A realização deste estudo deu origem a um processo de reestruturação interna e de análise no seio da Anacom no sentido de identificar áreas de intervenção prioritárias e críticas, no quadro da intervenção específica de um regulador, nomeadamente na sequência da recente publicação [de] alteração à Lei das Comunicações Eletrónicas (Lei n.º 51/2011, de 13 de Setembro). Permitiu ainda auxiliar na preparação do enquadramento legal, de âmbito regulatório, aplicável, nomeadamente, quanto ao artigo 2.º-A, sobre segurança e emergência, e aos artigos 54.º-A a G, sobre segurança e integridade das redes e serviços (em especial o artigo 54.º-D, sobre requisitos adicionais), bem como na participação e envolvimento dos operadores nacionais na preparação dos documentos europeus relativos à implementação do artigo 13.º-A da Diretiva n.º 2002/21/CE (que aprovou o quadro regulamentar comum para as redes e serviços de comunicações electrónicas – directiva-quadro), introduzido pela Directiva n.º 2009/140/CE, de 25 de Novembro.”]

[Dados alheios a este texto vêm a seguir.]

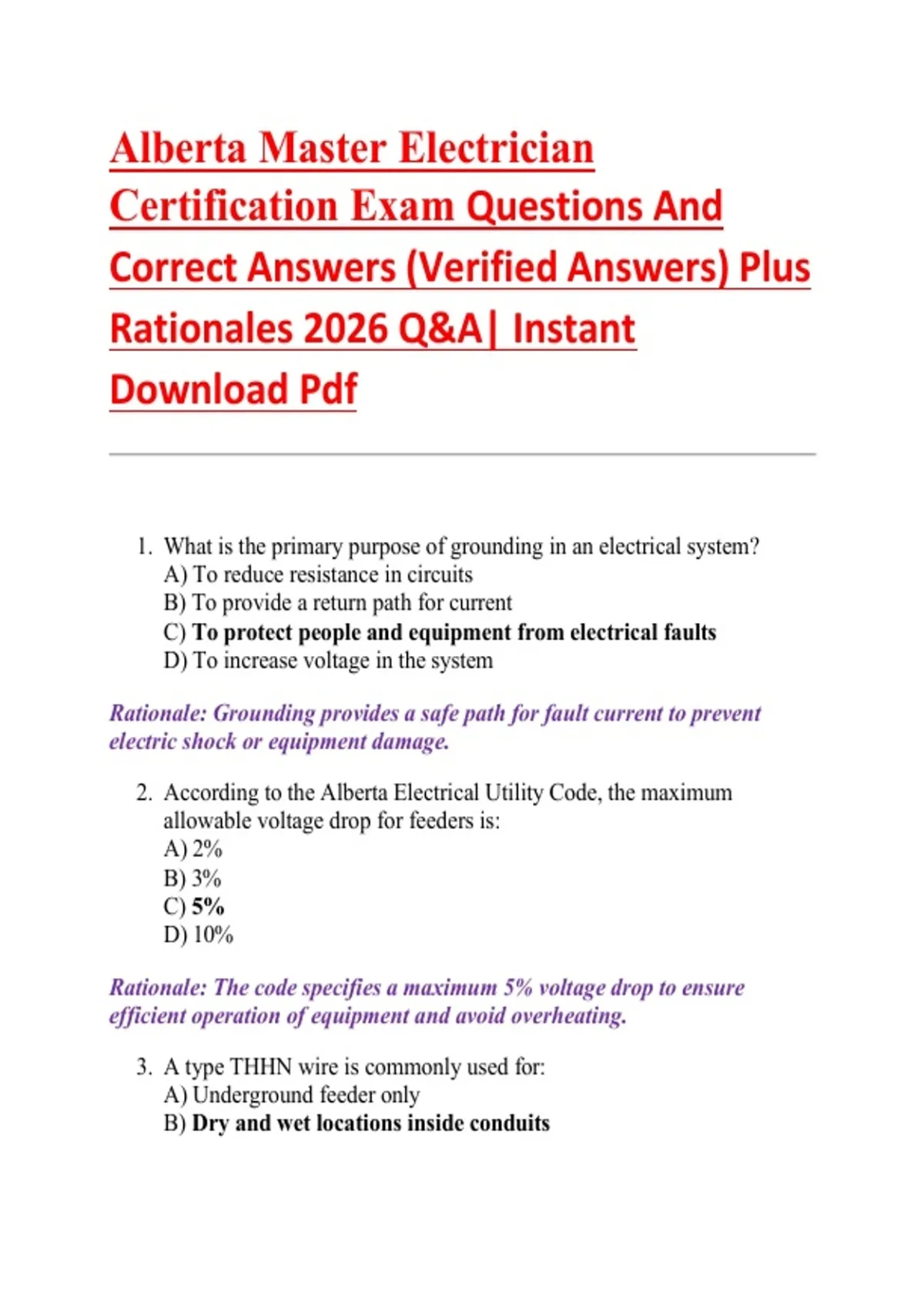 Alberta Master Electrician Certification Exam Questions And Correct Answers (Verified Answers) Plus Rationales 2026 Q&A| Instant Download Pdf

1. What is the primary purpose of grounding in an electrical system?
A) To reduce resistance in circuits
B) To provide a return path for current
C) To protect people and equipment from electrical faults
D) To increase voltage in the system

Rationale: Grounding provides a safe path for fault current to prevent electric shock or equipment damage.

2. According to the Alberta Electrical Utility Code, the maximum allowable voltage drop for feeders is:
A) 2%
B) 3%
C) 5%
D) 10%

Rationale: The code specifies a maximum 5% voltage drop to ensure efficient operation of equipment and avoid overheating.

3. A type THHN wire is commonly used for:
A) Underground feeder only
B) Dry and wet locations inside conduits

Anacom esconde relatório sobre segurança de infra-estruturas
Autoridade reguladora decidiu, mais de um ano após a sua concretização, classificar de reservado um estudo que já foi visto por dezenas de pessoas.
Após a Computerworld ter republicado [a 30 de Janeiro] um texto onde mostra como, 10 meses após o pedido inicial, a Anacom continua sem divulgar um relatório sobre segurança de infra-estruturas, o gabinete de imprensa da autoridade reguladora esclareceu que o seu Conselho de Administração “decidiu considerar o relatório final do estudo Reservado. O estudo servirá de auxiliar no desenvolvimento da ação da Anacom”.
No entanto, a classificação de “Reservado” não impede que partes do documento sejam publicadas – aliás, foi sempre o que a Computerworld requereu ao presidente daquela entidade, Amado da Silva, como a Filipe Baptista, vogal do Conselho de Administração, e a Manuel Pedrosa de Barros, director do Gabinete de Segurança das Comunicações (GSC). Todos disseram que o iriam fazer, após o documento ser “expurgado das partes mais sensíveis”.
O documento não foi classificado originalmente como sigiloso pela Anacom e “o estudo não é secreto”, garantiu presencialmente Pedrosa de Barros à Computerworld, em 22 de Novembro passado. Nessa altura, já tinha sido lido por cerca de 30 pessoas, além das mais de 15 que nele trabalharam.
Diz a legislação sobre a classificação de documentos administrativos que “com a classificação de ‘Reservado’ pretende-se que as matérias que digam respeito ao interesse geral ou interesses parcelares não venham a ser do conhecimento de pessoas não autorizadas” e cuja “divulgação a pessoas não autorizadas possa ser desfavorável para os interesses do País ou dos seus aliados ou de organizações de que Portugal faça parte”.
Mas, refere também a lei sobre o acesso a documentos administrativos, se estes tiverem sido “sujeitos a restrições de acesso são objecto de comunicação parcial sempre que seja possível expurgar a informação relativa à matéria reservada”. É o caso e a posição assumida anteriormente pelos responsáveis da Anacom.